Key Tracks: “Come A Little Closer,” “It’s Just Forever”
Cage the Elephant’s previous album, 2011’s “Thank You Happy Birthday,” was a nearly-perfect throwback to the early 90’s grunge bands like Mudhoney, Pixies and the Meat Puppets. “Melophobia” kicks it back even further, embracing that sound with healthy doses of 60’s harmonies and 70’s rhythms.
On the whole, the songs on “Melophobia” are not quite as fast or rowdy as those on the predecessor, but previous great ballads like “Rubber Ball” and “Back Against the Wall” have shown us that the band can handle pretty much whatever they feel like trying to do. They do have moments of speed and distortion, the best being “It’s Just Forever,” a song that has a great guest spot from Alison Mosshart and sounds more like a Libertines-style garage song than anything else. “Teeth” also starts off as a late-album surprise with this speed, until it turns into music behind spoken word (something many bands try, usually unsuccessfully – it isn’t great here).

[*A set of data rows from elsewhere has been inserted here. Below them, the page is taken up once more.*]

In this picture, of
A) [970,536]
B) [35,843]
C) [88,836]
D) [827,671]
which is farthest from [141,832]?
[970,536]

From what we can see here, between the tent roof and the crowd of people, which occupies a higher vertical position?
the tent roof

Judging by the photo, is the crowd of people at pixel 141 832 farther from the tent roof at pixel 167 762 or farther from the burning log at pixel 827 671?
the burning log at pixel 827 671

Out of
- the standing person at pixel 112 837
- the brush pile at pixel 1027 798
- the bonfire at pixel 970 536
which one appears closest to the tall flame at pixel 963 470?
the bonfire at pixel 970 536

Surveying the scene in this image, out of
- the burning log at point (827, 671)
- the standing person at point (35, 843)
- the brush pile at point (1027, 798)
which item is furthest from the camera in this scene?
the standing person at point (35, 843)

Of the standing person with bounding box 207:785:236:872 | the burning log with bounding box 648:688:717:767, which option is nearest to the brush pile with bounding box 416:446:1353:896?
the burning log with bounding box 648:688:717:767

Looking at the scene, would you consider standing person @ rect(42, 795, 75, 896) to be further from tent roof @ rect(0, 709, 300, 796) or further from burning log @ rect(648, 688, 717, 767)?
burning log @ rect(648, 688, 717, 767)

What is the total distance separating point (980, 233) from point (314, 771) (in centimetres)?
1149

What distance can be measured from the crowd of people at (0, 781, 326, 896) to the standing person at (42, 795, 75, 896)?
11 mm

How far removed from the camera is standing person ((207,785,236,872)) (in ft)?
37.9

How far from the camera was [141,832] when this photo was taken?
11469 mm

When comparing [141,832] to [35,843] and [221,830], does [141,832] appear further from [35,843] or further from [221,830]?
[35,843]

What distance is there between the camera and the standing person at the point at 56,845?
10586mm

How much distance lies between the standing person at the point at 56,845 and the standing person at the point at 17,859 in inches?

This is a different Cage the Elephant, sonically, but not fundamentally. They’re still embracing decades worth of influence on each song.
Opening track “Spiderhead” has a backing keyboard beat that gives it a funky rhythm – like Fitz and the Tantrums waking up on the wrong side of the bed. Second track and leadoff single “Come a Little Closer” is a ballad in the same way 2011’s “Right Before My Eyes” is; it’s a pretty song, one that acknowledges the roughness behind it. Cage the Elephant has a way of making radio-friendly songs out of wild rhythms and rough vocals, and they continue that on “Melophobia.” The 60’s odes hit a peak on “Telescope,” whose chorus is lifted from a famous John Lennon quote (also, happy birthday John. Well timed, guys).
This album isn’t as inherently memorable as the two previous, because the songs feel a little more conventional on this album. On the whole, it doesn’t quite stand up to the band’s first two. But it is still a very enjoyable album. The band’s blending of typical structures and off-the-rails energy sounds even more perfected now, and they’re using 90’s angst on top of funkier rhythms and harmonies that sound straight from the 60’s. Although it’ll take a number of listens to learn, it further cements Cage the Elephant as one of alternative’s most unique and underrated bands.
If you like this, try: My all-time favorite album – Foxygen’s 2013 album “We Are the 21st Century Ambassadors of Peace and Magic,” a self-referential indie duo ripped straight from Lou Reed.